Further, at least two of the illuminating system 13, the light detecting system 14, and the specimen 20 may be rotated around the above-mentioned tilt axes, respectively. With such a configuration, it is possible to vary the incidence angle θ of the illuminating light L1 with respect to the specimen 20 and it is also possible to make it easier to grasp the change in the surface of the specimen 20 because the reflectance changes depending on the change of the incidence angle θ.

In the above-mentioned embodiments, the two-dimensional sensor, such as a CCD, is used as the image sensor 37, however, a one-dimensional sensor may be used. In this case, it is only required to relatively move a one-dimensional sensor, which is an image sensor, and a stage on which the one-dimensional sensor and a semiconductor wafer (or liquid crystal substrate), which is a specimen, are mounted and take in an image of the entire surface thereof by causing the one-dimensional sensor to scan the entire surface of the semiconductor wafer (or liquid crystal substrate).

Claims

1. A surface-inspecting apparatus, comprising:

an irradiating unit that irradiates a repeated pattern formed on a surface of a specimen with illuminating light;

a setting unit that sets an angle formed by a direction on said surface of an incidence plane including an irradiating direction of said illuminating light and a normal to said surface and a repeated direction of said repeated pattern to a predetermined value other than zero;

a light detecting unit that detects regular reflected light generated from said repeated pattern when said illuminating light is irradiated and outputs information about light intensity of the regular reflected light; and

a detecting unit that detects a defect of said repeated pattern based on information about the light intensity of said regular reflected light, output from said light detecting unit,

wherein an angle φ formed by the direction on said surface of said incidence plane and said repeated direction, an angle θ formed by the irradiating direction of said illuminating light and the normal to said surface, a wavelength λ of said illuminating light, and a pitch p of said repeated pattern satisfy the following conditional expression λ/[2 cos(θ·sin φ)]>p.

2. The surface-inspecting apparatus according to claim 1, wherein said illuminating light includes light having a plurality of different wavelengths.

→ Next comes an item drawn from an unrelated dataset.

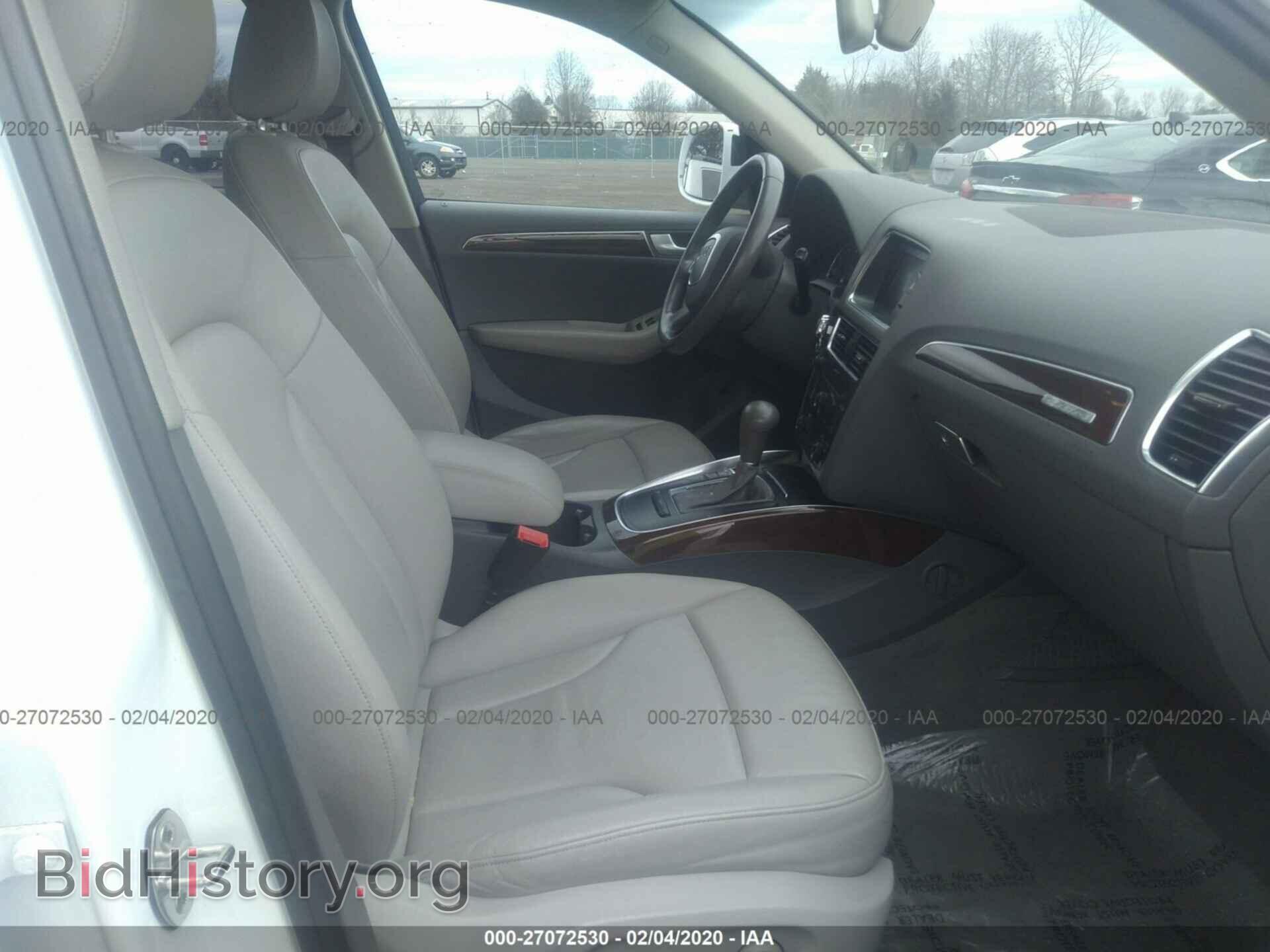2012 AUDI Q5 - VIN: WA1CFAFP6CA092648 - Photo 5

3. The surface-inspecting apparatus according to claim 2, further comprising

an adjusting unit that adjusts the light intensity of each wavelength of said illuminating light in accordance with a wavelength characteristic of a sensitivity of said light detecting unit.

4. The surface-inspecting apparatus according to claim 1, further comprising

an extracting unit arranged on at least one of light paths of said irradiating unit and said light detecting unit to extract a predetermined polarized component.

5. The surface-inspecting apparatus according to claim 1, further comprising

a first rotating unit that rotates said specimen around an axis perpendicular to said surface.

6. The surface-inspecting apparatus according to claim 1, further comprising

a second rotating unit that rotates at least two of said light irradiating unit, said light detecting unit, and said specimen around an axis perpendicular to said incidence plane and included in said surface.

7. A surface-inspecting method that irradiates a repeated pattern formed on a surface of a specimen with illuminating light, detects regular reflected light generated from said repeated pattern when the illuminating light is irradiated, and detects a defect of said repeated pattern based on information about light intensity of the regular reflected light,

wherein: an angle formed by a direction on said surface of an incidence plane including the irradiating direction of said illuminating light and a normal to said surface and the repeated direction of said repeated pattern is set to a predetermined value other than zero; and

an angle φ formed by the direction on said surface of said incidence plane and said repeated direction, an angle θ formed by an irradiating direction of said illuminating light and a normal to said surface, a wavelength λ of said illuminating light, and a pitch p of said repeated pattern satisfy the following conditional expression λ/[2 cos(θ·sin φ)]>p.